No início de 2018, Grafite pendurou as chuteiras. Depois de dois meses de descanso, resolveu iniciar um novo desafio depois de ser convidado para comentar alguns jogos do Campeonato Estadual pela Globo e se destacou. Pouco depois, chegou ao Sportv para comentar a Copa do Mundo da Rússia e roubou a cena. Hoje, é um dos principais destaques da casa e foi eleito um dos melhores comentaristas da televisão esportiva pelos próprios jogadores ao "UOL".
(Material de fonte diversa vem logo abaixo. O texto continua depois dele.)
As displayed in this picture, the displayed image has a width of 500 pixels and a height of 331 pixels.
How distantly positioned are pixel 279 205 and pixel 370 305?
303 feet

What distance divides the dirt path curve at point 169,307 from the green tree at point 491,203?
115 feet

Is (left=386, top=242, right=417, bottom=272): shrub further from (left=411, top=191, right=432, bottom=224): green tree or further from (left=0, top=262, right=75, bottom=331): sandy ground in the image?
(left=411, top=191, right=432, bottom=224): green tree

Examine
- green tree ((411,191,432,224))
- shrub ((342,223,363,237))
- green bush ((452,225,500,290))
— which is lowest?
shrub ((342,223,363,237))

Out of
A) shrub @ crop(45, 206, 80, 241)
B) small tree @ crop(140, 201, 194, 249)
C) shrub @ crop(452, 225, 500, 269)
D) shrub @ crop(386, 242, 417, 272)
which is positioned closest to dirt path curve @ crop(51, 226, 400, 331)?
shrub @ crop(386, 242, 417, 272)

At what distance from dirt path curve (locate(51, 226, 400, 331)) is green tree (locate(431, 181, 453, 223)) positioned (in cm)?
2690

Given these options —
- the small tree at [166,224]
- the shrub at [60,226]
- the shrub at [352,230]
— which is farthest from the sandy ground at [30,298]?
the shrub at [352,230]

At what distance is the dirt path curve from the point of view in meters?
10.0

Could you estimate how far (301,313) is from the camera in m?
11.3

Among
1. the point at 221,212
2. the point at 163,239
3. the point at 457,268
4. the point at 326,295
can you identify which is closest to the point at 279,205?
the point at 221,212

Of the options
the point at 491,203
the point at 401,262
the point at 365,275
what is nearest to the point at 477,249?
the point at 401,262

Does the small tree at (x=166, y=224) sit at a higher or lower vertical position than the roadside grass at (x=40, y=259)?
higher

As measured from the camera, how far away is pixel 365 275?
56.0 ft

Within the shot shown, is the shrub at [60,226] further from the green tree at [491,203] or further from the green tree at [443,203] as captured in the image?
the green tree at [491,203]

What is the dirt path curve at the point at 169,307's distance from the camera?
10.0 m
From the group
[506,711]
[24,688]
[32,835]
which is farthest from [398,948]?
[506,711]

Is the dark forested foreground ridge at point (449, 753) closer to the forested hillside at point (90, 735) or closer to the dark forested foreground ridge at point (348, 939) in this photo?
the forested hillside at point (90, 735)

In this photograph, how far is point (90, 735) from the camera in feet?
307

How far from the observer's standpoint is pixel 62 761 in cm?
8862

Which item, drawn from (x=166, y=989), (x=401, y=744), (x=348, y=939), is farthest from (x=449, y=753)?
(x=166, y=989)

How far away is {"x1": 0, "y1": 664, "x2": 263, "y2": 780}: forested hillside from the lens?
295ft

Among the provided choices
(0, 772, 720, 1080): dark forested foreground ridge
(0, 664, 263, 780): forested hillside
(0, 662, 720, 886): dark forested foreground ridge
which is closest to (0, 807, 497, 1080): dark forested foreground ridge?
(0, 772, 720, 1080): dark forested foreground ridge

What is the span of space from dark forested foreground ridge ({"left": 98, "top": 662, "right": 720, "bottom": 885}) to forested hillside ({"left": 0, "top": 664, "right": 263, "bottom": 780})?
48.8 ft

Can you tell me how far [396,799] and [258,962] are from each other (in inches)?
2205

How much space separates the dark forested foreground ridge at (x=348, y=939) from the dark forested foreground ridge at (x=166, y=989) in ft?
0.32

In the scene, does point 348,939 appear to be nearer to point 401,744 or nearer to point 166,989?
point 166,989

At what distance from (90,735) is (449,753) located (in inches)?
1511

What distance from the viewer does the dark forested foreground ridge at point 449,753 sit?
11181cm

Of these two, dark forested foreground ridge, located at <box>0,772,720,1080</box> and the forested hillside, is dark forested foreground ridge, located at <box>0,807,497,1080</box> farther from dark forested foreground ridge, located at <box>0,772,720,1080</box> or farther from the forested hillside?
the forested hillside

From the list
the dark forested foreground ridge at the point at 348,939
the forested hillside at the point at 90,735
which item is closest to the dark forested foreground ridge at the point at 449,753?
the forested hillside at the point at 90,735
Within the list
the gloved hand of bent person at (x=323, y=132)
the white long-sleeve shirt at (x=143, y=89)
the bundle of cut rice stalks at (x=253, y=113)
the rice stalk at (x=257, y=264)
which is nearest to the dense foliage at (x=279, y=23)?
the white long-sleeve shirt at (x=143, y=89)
Em entrevista ao LANCE!, Grafite falou sobre os grandes momentos de sua carreira, desde o início nos campos até o sucesso na televisão. Ele começou no futebol profissional com 22 anos.

- Tive um início incomum no futebol, me profissionalizei com 22 anos. Já estava quase desistindo de ser jogador profissional. Já tinha feito testes em alguns clubes do interior de São Paulo, como o Guarani, a Ponte Preta, o Juventus e o Nacional. No Paulista de Jundiaí eu cheguei a ficar 15 dias em 1999. Fui aprovado, mas como precisaria ficar mais dias fazendo testes, não consegui seguir porque já trabalhava, ajudava em casa e tinha uma filha de um ano na época. Foi tudo muito rápido. Como demorou a acontecer, foi bem diferente dos outros meninos, que hoje já ficam no banco com 15 anos de idade. Mas as coisas acabaram acontecendo muito rápido. Eu me profissionalizei em 2000 e, em agosto do ano seguinte, já estava jogando a Série A do Brasileirão. A minha carreira durou 17 anos e foi tudo muito rápido, muito intenso e valeu muito a pena. Atualmente, temos vários exemplos positivos no futebol brasileiro, como o Reinier do Flamengo, o Anthony do São Paulo, o Talles Magno do Vasco e o Pepê no Grêmio. A safra brasileira está muito boa, com bons jogadores para as nossas seleções de base. O importante é que as seleções sirvam de base para a nossa seleção profissional -, afirmou.

Mas até chegar se firmar de vez em um clube de expressão, Grafite passou por diversos clubes até, enfim, chegar ao São Paulo em 2003, onde se destacou e chamou a atenção nacional. Entretanto, um episódio triste marcou sua passagem pelo Tricolor: o caso de racismo sofrido pelo zagueiro Leandro Desábato, em 2005.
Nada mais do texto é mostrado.